Il puledro Birillo

 

Nella fattoria di Tom, la cavalla Camisol aveva appena dato alla luce due splendidi puledrini: Silverino e Birillo. Qualche settimana più tardi la bella cavalla dovette partire per partecipare ad una gara di salto ad ostacoli che si sarebbe disputata molto lontano da lì e così affidò i piccoli alla sorella. Zia Luisa si sarebbe presa cura di loro per un mese, fino al rientro della mamma.

Il giorno della gara, la povera cavalla si azzoppò cadendo da un gradino proprio fuori dall’hotel che la ospitava. Ora non avrebbe più potuto correre in quelle condizioni. La società sportiva decise allora di sostituirla con un altro membro della stessa squadra, la furba Betty, cavallina famosa per aver vinto in passato parecchie gare di trotto e di galoppo.

A Camisol non fece piacere questa scelta: non aveva simpatia per la collega che aveva sempre vinto le gare usando trucchi ed inganni. Come quella volta in cui per mettere in difficoltà l’avversario aveva scandagliato un esercito di mosche e moscerini o quella gara che aveva vinto perché gli altri concorrenti erano scivolati sulle bucce di banana che lei aveva sparso sul terreno.

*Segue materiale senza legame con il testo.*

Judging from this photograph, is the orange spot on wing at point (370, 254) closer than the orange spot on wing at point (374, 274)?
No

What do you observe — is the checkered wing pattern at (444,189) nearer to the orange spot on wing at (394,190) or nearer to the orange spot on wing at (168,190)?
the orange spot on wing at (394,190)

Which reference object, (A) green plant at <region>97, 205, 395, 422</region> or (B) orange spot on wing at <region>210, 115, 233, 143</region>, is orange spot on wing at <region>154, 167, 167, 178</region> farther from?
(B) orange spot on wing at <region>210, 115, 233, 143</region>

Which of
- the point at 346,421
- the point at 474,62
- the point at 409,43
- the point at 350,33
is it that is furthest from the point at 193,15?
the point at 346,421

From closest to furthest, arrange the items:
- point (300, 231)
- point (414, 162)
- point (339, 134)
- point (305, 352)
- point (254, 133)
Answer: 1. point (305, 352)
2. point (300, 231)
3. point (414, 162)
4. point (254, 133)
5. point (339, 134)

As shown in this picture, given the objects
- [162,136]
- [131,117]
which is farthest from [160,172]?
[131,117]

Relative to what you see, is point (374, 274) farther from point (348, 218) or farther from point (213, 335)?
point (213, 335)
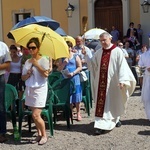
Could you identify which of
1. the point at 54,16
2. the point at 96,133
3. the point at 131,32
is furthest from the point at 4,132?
the point at 54,16

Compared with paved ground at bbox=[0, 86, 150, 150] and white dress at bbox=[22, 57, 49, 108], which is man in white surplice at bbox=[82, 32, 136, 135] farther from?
white dress at bbox=[22, 57, 49, 108]

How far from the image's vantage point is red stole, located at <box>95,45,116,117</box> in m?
7.24

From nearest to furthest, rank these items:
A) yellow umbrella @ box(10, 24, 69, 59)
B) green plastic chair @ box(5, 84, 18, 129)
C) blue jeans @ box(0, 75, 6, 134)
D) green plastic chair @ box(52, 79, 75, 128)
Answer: blue jeans @ box(0, 75, 6, 134), yellow umbrella @ box(10, 24, 69, 59), green plastic chair @ box(5, 84, 18, 129), green plastic chair @ box(52, 79, 75, 128)

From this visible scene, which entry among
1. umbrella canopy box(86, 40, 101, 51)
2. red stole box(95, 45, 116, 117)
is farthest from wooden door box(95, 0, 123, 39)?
red stole box(95, 45, 116, 117)

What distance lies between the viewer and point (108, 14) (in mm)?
20422

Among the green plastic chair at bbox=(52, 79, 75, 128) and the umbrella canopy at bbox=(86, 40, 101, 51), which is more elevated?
the umbrella canopy at bbox=(86, 40, 101, 51)

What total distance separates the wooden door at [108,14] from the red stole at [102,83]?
12.9 m

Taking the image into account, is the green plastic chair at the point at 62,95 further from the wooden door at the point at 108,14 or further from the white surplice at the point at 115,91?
the wooden door at the point at 108,14

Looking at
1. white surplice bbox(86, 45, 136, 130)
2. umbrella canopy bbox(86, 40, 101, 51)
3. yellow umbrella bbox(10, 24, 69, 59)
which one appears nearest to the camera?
yellow umbrella bbox(10, 24, 69, 59)

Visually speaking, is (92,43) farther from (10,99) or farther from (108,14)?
(108,14)

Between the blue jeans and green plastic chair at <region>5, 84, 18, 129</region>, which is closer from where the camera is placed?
the blue jeans

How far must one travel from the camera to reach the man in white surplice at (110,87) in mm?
7172

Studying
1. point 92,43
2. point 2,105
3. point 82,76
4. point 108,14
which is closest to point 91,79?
point 82,76

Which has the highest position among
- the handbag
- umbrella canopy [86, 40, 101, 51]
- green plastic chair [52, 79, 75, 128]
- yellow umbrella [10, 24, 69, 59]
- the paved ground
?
yellow umbrella [10, 24, 69, 59]
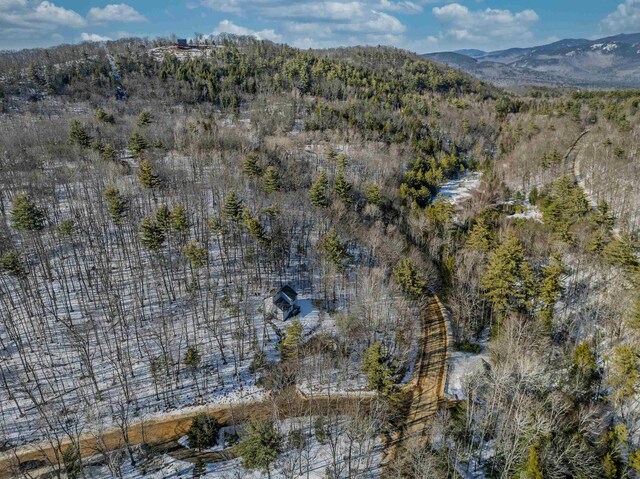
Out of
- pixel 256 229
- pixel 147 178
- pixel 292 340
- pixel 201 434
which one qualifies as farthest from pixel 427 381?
pixel 147 178

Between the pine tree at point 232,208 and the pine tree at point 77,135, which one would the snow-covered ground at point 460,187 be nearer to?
the pine tree at point 232,208

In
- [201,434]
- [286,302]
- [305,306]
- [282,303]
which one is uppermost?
[286,302]

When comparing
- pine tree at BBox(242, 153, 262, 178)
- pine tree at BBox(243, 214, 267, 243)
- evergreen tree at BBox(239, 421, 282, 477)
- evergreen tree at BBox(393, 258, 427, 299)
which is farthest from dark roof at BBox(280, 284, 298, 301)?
pine tree at BBox(242, 153, 262, 178)

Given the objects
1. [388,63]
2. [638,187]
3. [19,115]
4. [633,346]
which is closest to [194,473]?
[633,346]

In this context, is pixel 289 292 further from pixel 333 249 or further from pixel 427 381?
pixel 427 381

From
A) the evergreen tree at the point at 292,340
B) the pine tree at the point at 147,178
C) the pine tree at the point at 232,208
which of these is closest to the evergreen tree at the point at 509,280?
the evergreen tree at the point at 292,340

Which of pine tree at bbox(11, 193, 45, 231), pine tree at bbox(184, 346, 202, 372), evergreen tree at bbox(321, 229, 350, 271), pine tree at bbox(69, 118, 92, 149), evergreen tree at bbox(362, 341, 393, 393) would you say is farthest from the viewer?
pine tree at bbox(69, 118, 92, 149)

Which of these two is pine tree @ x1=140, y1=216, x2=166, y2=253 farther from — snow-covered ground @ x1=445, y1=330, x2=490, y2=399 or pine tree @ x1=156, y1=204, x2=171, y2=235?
snow-covered ground @ x1=445, y1=330, x2=490, y2=399

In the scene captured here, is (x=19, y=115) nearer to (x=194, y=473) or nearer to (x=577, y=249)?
(x=194, y=473)
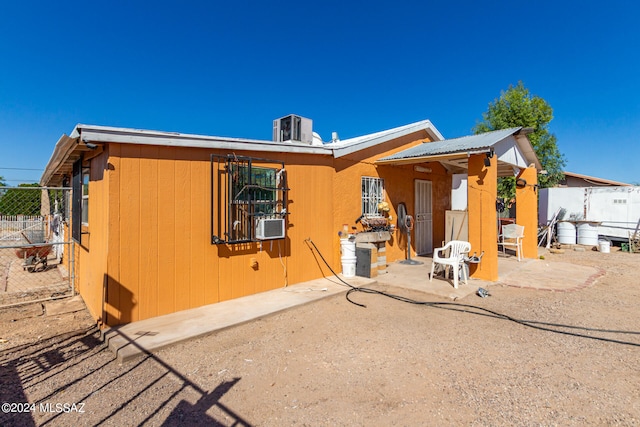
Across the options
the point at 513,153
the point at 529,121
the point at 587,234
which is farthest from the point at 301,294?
the point at 529,121

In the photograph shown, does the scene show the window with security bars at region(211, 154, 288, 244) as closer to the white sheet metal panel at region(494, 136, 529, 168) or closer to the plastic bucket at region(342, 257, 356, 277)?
the plastic bucket at region(342, 257, 356, 277)

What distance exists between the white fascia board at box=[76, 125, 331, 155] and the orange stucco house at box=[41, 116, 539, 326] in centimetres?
1

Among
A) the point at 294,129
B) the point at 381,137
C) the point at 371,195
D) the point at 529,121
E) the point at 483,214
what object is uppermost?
the point at 529,121

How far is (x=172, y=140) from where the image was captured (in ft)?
13.4

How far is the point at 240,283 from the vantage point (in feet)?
16.0

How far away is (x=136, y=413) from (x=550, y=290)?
250 inches

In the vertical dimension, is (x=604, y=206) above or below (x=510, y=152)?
below

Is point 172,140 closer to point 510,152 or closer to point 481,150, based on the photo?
point 481,150

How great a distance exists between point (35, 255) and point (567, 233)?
17.0 meters

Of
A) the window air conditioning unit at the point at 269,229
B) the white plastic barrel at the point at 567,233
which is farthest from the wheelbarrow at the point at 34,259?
the white plastic barrel at the point at 567,233

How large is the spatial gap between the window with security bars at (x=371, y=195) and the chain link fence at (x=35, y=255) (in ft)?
18.0

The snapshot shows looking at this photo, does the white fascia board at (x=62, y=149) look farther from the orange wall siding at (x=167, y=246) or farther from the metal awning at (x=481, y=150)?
the metal awning at (x=481, y=150)

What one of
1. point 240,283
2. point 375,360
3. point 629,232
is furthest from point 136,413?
point 629,232

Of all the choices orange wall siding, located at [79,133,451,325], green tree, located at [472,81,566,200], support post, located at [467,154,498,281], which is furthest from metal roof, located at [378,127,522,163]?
green tree, located at [472,81,566,200]
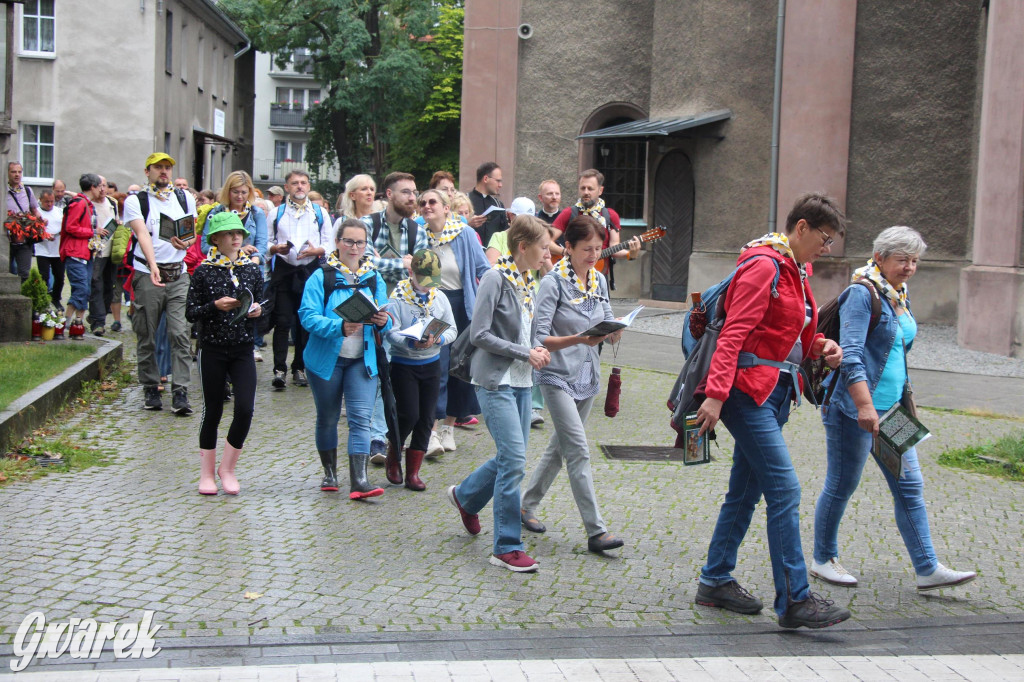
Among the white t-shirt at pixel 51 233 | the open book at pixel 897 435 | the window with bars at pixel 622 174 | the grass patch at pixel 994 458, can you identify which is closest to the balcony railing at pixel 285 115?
the window with bars at pixel 622 174

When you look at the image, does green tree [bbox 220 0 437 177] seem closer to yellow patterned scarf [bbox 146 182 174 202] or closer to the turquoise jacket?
yellow patterned scarf [bbox 146 182 174 202]

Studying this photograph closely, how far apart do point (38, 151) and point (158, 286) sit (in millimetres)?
24235

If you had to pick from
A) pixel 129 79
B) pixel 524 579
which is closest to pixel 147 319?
pixel 524 579

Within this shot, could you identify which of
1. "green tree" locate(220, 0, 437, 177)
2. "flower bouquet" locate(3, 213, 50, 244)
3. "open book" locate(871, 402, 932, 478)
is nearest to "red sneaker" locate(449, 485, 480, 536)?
"open book" locate(871, 402, 932, 478)

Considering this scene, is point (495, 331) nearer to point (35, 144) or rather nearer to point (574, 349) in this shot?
point (574, 349)

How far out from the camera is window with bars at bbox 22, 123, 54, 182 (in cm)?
3114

Il bello è che tutte le sue magagne non erano mai state scoperte dalla giuria! Ovviamente alla nostra Camisol interessava vincere, ma non in quel modo. Cercò allora di convincere il direttore sportivo affinchè trovasse un’altra sostituta, ma non vi riuscì.

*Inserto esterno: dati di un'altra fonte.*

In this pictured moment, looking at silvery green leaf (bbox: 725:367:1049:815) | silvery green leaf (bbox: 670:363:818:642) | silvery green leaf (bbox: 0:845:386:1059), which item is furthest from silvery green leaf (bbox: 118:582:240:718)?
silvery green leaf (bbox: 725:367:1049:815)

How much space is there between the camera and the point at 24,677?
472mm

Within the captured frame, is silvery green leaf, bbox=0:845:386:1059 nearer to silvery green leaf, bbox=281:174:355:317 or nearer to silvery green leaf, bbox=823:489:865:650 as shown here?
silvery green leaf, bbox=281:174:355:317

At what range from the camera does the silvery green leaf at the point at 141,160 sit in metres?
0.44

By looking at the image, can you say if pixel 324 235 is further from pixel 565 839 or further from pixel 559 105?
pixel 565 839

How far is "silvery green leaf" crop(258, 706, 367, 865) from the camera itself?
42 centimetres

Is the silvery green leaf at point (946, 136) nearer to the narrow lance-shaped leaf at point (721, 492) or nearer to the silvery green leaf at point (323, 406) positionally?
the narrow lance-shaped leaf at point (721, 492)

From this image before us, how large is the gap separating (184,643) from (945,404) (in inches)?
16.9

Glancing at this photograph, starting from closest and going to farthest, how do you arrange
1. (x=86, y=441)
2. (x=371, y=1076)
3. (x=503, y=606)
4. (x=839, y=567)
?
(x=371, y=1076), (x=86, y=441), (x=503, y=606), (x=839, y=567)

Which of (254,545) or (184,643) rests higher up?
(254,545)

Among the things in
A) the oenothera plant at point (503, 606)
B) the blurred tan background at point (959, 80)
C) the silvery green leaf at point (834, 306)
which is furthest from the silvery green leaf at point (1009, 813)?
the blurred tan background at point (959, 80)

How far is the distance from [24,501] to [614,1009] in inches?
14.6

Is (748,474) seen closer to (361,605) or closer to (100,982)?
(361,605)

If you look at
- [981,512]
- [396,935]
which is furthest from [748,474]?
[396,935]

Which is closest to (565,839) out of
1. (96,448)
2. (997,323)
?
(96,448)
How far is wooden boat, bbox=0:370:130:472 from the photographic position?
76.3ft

Occorreva una soluzione diversa. E quindi, sapete cosa fece?

Ora vi racconto bambini…

La sua bisnonna, prima di morire, le aveva lasciato un libro di rituali magici “scaccia-guai” ma Camisol non credeva nelle magie e per questo motivo non lo aveva mai letto; ma poi, chissà dove diavolo l’aveva cacciato! Il tempo a disposizione era poco e serviva al più presto un’idea geniale. Afferrò il cellulare e chiamò la sorella.

“Luisa, nonna Ada prima di morire mi aveva lasciato un libro di magie. Presto, cercalo; è urgente. Ha una copertina con disegnati cavalli alati, maghi e folletti. Guarda in soffitta, devo averlo riposto lì, ma fai presto! Poi ti spiegherò”.

Nel giro di dieci minuti Luisa lo aveva trovato e aveva cominciato a sfogliarlo incuriosita. Telefonò subito alla sorella.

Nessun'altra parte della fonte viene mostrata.